Records provided.
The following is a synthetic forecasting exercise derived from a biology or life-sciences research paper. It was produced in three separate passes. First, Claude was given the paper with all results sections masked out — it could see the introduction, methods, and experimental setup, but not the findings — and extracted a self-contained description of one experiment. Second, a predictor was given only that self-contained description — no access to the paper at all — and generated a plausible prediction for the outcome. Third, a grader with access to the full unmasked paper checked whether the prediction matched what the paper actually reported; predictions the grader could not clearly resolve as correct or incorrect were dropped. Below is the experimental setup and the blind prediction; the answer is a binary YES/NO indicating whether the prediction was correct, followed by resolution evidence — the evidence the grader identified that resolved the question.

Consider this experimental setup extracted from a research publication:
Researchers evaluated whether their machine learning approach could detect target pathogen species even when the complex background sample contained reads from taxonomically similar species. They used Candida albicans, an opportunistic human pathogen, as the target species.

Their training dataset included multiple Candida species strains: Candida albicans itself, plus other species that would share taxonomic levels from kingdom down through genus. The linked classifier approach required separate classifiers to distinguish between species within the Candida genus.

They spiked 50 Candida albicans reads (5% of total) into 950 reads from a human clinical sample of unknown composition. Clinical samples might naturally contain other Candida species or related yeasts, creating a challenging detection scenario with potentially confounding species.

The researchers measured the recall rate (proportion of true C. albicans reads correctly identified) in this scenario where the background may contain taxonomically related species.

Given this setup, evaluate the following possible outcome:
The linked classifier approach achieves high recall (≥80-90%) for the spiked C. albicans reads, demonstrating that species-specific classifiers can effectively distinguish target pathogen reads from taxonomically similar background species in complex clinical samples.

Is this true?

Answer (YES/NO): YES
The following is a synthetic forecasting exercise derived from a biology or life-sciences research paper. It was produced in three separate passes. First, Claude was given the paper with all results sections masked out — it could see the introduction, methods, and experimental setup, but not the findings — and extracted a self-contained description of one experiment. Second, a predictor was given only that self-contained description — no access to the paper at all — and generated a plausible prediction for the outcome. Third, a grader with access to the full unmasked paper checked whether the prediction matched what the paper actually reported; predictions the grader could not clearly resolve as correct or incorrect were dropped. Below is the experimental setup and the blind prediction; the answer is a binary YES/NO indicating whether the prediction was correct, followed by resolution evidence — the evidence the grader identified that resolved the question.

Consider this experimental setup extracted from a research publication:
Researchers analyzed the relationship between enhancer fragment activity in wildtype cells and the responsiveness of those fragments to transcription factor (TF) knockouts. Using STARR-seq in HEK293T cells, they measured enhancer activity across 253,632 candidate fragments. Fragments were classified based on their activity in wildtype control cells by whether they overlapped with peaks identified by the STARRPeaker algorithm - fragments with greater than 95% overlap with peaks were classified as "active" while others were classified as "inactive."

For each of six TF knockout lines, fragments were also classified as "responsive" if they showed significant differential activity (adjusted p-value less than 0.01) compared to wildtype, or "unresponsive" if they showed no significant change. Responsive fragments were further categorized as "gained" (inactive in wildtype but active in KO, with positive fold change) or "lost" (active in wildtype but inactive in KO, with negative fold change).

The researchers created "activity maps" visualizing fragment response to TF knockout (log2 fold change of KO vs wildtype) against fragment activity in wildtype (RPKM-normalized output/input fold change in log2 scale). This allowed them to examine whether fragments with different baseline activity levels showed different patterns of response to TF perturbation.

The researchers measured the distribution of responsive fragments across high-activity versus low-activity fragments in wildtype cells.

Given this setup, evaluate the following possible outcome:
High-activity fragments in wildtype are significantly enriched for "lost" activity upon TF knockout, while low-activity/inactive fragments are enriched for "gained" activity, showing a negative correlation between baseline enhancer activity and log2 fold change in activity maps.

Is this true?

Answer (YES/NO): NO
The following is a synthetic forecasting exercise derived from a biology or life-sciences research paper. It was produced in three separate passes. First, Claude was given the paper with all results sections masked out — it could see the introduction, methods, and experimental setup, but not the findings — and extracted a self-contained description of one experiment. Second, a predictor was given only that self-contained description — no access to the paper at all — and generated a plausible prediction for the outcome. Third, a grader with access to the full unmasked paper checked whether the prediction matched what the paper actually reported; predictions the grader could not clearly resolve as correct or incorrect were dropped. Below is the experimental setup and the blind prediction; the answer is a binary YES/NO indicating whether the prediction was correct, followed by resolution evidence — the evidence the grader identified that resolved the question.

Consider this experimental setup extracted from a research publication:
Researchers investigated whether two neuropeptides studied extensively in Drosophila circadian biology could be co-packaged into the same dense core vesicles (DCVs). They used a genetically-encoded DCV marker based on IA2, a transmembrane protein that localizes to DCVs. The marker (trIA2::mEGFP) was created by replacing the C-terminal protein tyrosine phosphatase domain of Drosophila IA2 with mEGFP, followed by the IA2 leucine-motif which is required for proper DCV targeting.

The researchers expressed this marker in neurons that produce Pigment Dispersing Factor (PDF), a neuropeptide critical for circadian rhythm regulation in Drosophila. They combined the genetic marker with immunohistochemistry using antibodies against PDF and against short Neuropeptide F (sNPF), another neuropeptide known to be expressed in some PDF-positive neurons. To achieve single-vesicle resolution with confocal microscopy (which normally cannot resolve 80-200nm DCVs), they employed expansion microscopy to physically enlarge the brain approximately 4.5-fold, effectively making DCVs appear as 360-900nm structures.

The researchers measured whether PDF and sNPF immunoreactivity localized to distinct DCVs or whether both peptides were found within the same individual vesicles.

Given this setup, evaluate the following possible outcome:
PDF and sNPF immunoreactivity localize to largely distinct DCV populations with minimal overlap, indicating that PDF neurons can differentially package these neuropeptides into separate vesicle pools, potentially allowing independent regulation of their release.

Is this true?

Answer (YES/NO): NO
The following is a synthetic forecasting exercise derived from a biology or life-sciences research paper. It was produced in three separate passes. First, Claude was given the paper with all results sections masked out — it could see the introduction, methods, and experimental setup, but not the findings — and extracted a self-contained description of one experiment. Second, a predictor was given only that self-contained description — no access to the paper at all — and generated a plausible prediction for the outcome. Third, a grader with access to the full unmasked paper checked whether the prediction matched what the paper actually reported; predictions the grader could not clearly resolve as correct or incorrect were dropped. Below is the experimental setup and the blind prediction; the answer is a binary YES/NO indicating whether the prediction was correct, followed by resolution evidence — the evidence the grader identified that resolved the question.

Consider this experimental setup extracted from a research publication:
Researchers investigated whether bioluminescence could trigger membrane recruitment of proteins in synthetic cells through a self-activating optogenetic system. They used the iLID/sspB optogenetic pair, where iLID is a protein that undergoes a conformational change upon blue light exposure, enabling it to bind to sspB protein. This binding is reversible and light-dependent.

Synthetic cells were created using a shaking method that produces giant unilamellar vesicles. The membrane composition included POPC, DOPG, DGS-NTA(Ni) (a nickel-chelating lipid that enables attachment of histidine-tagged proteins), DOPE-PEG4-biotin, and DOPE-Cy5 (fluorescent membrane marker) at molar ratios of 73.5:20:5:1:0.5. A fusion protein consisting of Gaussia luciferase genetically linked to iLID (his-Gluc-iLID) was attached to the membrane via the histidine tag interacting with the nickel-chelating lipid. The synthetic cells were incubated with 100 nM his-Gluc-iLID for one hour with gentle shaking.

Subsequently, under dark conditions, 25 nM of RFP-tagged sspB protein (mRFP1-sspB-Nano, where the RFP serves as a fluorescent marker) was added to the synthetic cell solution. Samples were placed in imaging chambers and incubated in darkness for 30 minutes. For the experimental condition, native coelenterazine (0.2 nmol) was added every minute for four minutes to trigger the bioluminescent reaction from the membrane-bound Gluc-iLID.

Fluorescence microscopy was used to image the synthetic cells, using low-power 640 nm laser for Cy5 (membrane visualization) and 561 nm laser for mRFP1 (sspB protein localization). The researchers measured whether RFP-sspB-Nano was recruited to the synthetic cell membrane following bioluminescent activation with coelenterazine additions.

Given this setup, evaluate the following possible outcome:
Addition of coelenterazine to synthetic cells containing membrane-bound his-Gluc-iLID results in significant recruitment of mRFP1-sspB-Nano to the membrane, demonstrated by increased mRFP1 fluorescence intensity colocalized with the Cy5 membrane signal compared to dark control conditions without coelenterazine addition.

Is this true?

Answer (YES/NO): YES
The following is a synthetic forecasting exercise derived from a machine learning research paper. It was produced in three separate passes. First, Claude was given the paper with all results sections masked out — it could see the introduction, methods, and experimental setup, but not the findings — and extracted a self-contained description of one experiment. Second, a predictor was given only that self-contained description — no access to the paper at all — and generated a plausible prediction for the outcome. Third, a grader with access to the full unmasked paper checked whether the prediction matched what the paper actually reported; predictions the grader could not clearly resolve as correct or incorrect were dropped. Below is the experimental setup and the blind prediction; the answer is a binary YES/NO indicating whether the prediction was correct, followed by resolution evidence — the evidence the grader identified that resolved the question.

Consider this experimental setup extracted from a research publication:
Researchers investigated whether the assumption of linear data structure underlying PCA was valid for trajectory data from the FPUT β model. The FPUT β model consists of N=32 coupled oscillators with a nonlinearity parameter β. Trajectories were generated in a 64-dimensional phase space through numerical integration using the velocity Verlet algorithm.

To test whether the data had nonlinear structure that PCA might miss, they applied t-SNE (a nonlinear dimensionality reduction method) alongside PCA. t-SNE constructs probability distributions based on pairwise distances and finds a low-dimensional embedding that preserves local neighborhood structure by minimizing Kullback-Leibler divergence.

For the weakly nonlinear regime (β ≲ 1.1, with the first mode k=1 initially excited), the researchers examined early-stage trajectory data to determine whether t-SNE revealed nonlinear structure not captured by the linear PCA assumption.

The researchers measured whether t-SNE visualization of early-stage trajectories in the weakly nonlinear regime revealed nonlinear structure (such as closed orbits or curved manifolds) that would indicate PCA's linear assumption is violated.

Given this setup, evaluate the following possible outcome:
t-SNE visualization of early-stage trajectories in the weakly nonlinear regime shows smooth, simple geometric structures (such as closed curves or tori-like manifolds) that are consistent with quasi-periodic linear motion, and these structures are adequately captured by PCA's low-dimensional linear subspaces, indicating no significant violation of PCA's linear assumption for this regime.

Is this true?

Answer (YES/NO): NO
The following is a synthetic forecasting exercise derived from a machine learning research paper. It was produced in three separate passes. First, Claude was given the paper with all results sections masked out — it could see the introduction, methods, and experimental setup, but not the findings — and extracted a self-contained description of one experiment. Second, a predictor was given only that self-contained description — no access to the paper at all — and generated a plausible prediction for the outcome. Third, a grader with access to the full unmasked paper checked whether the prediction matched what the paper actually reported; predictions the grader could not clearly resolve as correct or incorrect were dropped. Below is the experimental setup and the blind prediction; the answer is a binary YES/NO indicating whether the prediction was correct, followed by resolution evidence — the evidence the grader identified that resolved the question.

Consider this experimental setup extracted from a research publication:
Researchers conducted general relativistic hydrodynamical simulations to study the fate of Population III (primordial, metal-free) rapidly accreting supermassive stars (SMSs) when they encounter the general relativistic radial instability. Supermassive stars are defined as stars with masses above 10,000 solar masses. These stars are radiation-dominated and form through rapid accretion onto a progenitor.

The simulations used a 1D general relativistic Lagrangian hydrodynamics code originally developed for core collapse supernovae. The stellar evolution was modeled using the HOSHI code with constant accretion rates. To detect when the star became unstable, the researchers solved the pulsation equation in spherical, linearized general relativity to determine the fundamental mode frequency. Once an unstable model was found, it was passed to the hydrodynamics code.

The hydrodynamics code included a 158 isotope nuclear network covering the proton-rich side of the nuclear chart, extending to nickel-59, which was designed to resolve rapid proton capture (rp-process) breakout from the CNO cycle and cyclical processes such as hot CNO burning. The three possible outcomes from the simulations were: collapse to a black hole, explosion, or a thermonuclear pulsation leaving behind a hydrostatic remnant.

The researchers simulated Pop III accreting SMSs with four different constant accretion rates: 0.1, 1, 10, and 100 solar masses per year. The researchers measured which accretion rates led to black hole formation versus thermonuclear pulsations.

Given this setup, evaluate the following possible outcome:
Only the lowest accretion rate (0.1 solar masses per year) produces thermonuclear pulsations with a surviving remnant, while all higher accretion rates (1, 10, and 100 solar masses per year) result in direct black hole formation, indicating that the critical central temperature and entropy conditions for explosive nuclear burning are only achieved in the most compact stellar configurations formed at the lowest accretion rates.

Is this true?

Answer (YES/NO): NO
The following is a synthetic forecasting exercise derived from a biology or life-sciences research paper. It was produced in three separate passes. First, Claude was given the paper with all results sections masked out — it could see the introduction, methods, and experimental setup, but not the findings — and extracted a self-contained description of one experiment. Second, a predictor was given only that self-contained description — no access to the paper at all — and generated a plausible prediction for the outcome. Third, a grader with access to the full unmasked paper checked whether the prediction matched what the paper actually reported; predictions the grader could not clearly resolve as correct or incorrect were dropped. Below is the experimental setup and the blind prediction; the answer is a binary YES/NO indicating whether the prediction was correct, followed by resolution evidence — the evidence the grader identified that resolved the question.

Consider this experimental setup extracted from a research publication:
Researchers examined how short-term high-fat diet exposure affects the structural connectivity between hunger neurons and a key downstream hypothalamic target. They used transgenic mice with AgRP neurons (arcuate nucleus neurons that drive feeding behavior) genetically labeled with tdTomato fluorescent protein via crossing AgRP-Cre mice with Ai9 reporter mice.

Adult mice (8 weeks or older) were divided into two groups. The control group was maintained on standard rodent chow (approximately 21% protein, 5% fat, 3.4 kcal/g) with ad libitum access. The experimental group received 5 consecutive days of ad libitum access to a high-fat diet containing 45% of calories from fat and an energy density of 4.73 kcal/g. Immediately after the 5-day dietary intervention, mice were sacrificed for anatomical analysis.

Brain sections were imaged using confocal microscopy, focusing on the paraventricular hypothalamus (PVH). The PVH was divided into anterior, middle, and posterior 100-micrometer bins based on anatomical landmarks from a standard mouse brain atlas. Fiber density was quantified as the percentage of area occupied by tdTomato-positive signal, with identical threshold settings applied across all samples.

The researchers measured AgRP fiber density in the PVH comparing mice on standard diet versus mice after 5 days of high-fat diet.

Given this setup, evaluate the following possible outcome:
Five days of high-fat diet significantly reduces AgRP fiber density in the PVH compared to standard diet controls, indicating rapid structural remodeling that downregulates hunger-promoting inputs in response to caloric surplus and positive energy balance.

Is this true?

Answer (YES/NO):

What you need to do. Your response should be each line that includes the word "versus", copied from the records.

Problem solution.
The researchers measured the distribution of responsive fragments across high-activity versus low-activity fragments in wildtype cells.
The researchers simulated Pop III accreting SMSs with four different constant accretion rates: 0.1, 1, 10, and 100 solar masses per year. The researchers measured which accretion rates led to black hole formation versus thermonuclear pulsations.
The researchers measured AgRP fiber density in the PVH comparing mice on standard diet versus mice after 5 days of high-fat diet.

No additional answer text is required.